Welche ganz praktischen Fragen meinen Sie?
Wie mache ich eine Steuererklärung? Welche Versicherungen brauche ich? Was muss in einem Mietvertrag stehen und wie führe ich einen Haushalt? Die Schule wäre ein Ort, wo man diese Themen – die ja jeden betreffen – im Unterricht aufgreifen könnte, leider passiert das nicht. Der Schulbetrieb ist diesbezüglich nicht sehr nachhaltig und fühlt sich komplett realitätsfremd an. Gelernt wird für die Punkte im Abitur, für das nächste Zeugnis. Ich bin überzeugt, dass das besser geht.
Nicht nur die Steuer erscheint wie eine unlösbare Aufgabe. Wie bewahrt man sich angesichts von Krieg, Klimakrise und Inflation die Freude an der Zukunft?
Es wird immer solche Themen geben. Ich bin zum Beispiel mit Tschernobyl und dem Ozonloch aufgewachsen, auch das waren große Ängste jener Zeit. Aber ich bin von tiefstem Herzen überzeugt, dass diese Welt gut ist. Und ich will meinen Schülern vermitteln, dass sie ihren Anteil daran haben, dass es positiv weitergeht. Jeder von uns trägt Verantwortung und kann auch mit seiner Berufswahl dem nachgehen, was er für richtig hält. Ich sage immer: "Ihr seid die Zukunft. Macht was draus!" Im Leben sollte man sich nicht von Ängsten klein machen lassen. Die meisten Limits bestehen nur im Kopf.

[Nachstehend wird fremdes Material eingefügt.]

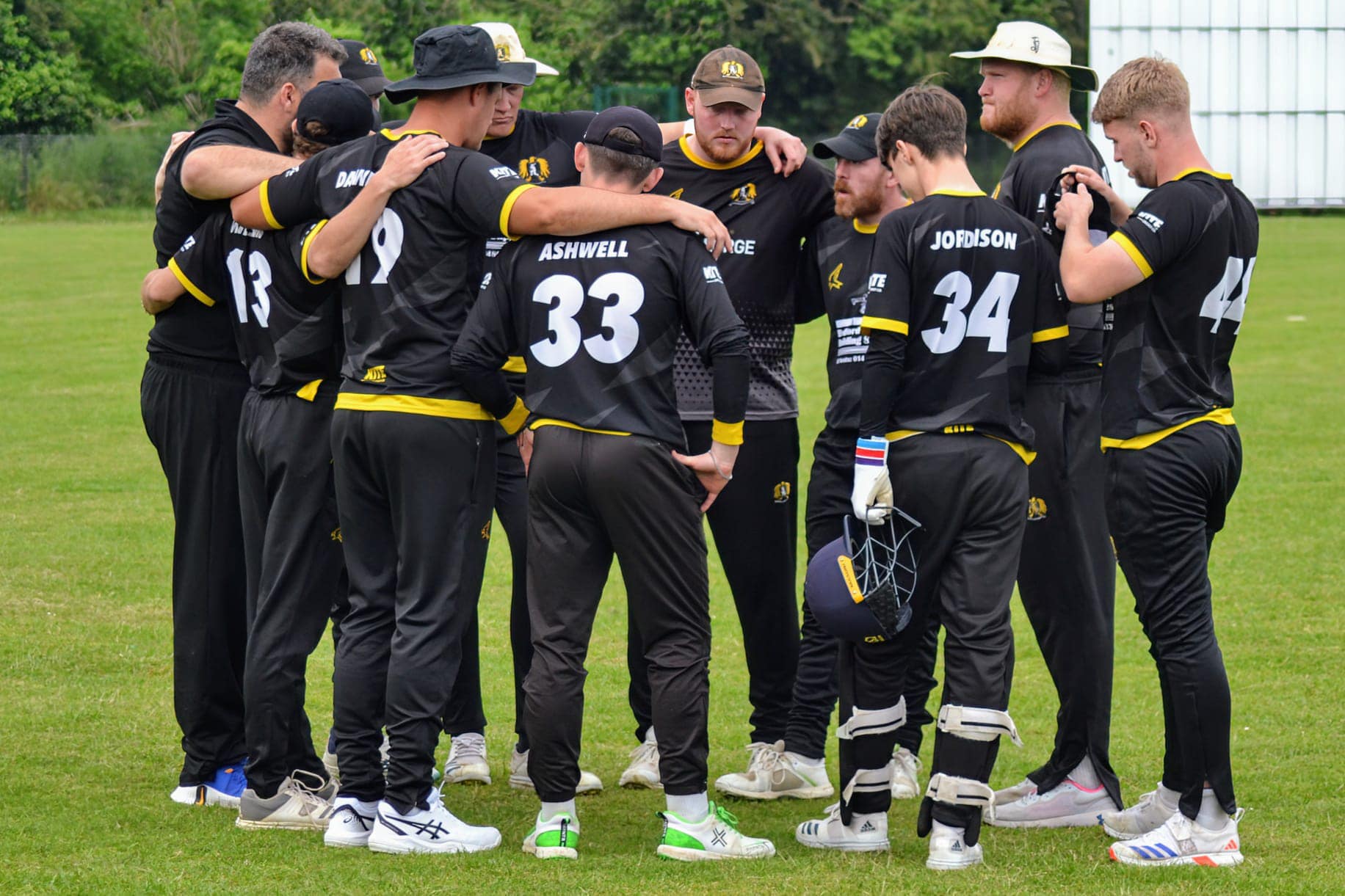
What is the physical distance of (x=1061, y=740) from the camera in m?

Aber manche Aufgabe scheint so unheimlich groß, wenn man gerade erst am Anfang steht...
Es reichen aber erste Schritte. Junge Menschen können zwar nicht sofort die Welt verändern, aber sich und ihren Wirkungskreis durchaus. Wir müssen schon unseren Kindern ein positives Grundverständnis von der Welt vermitteln und sagen: "Ihr seid dafür da, sie besser zu machen – und das könnt ihr auch. Euer Input zählt."
Einige junge Menschen haben aber nicht das Gefühl, dass ihr Input gehört wird, besonders nicht von der Politik.
Ich kann dieses Gefühl verstehen, aber das eigene Mitspracherecht aus Resignation freiwillig aufzugeben, wäre fatal. Wir leben in einer Demokratie und das ist eine große Sache – das zu vermitteln, halte ich für eine Grundaufgabe der Schule. Im besten Fall erziehen wir kompetente und gebildete Demokraten von Morgen, die mit Kopf und Herz entscheiden, was für ihre Gesellschaft das Beste ist. Jeder Bürger ist ein Stück weit in der Pflicht, sich für sein Land zu interessieren. Wer Veränderung möchte, muss seine Wählerstimme abgeben! Kindern ein demokratisches Grundverständnis mitzugeben heißt auch, ihnen zu zeigen, dass sie Veränderungen bewirken können.
Und wenn das Herzensthema in der Politik keinen Platz findet?
Es gibt sehr viele Möglichkeiten, sich über die sozialen Medien Gehör zu verschaffen. Das hat es bei mir damals nicht gegeben, das ist ein großes Instrument der jüngeren Generation. Wenn ich merke, dass einem Schüler ein Thema am Herzen liegt, sage ich schon mal: "Dann werde laut für dein Anliegen. Du hast die Möglichkeit, über mehrere Kanäle, Menschen um dich zu versammeln, die ein ähnliches Ziel haben und aufzuklären, aktiv zu werden." Ob das nun der Klimawandel ist oder Bodyshaming – wer eine Vision hat, sollte das verfolgen. Das Schlimmste ist es, nichts zu tun und unzufrieden zu verharren.
Wie gibt man diese Zuversicht den Jugendlichen weiter?
Indem wir Kindern aufzeigen, wo ihre Stärken liegen und sie daran erinnern, was sie bereits geschafft haben, ihnen mehr zutrauen und sie ernst nehmen. Um ehrlich zu sein ist das ein bisschen eine Berufskrankheit bei Lehrern, immer auf die Schwächen eines Schülers zu schauen, wo man was verbessern könnte, das liegt in der Natur des Jobs. Da erwische ich mich auch selbst bei, aber ich verspreche, ich arbeite daran.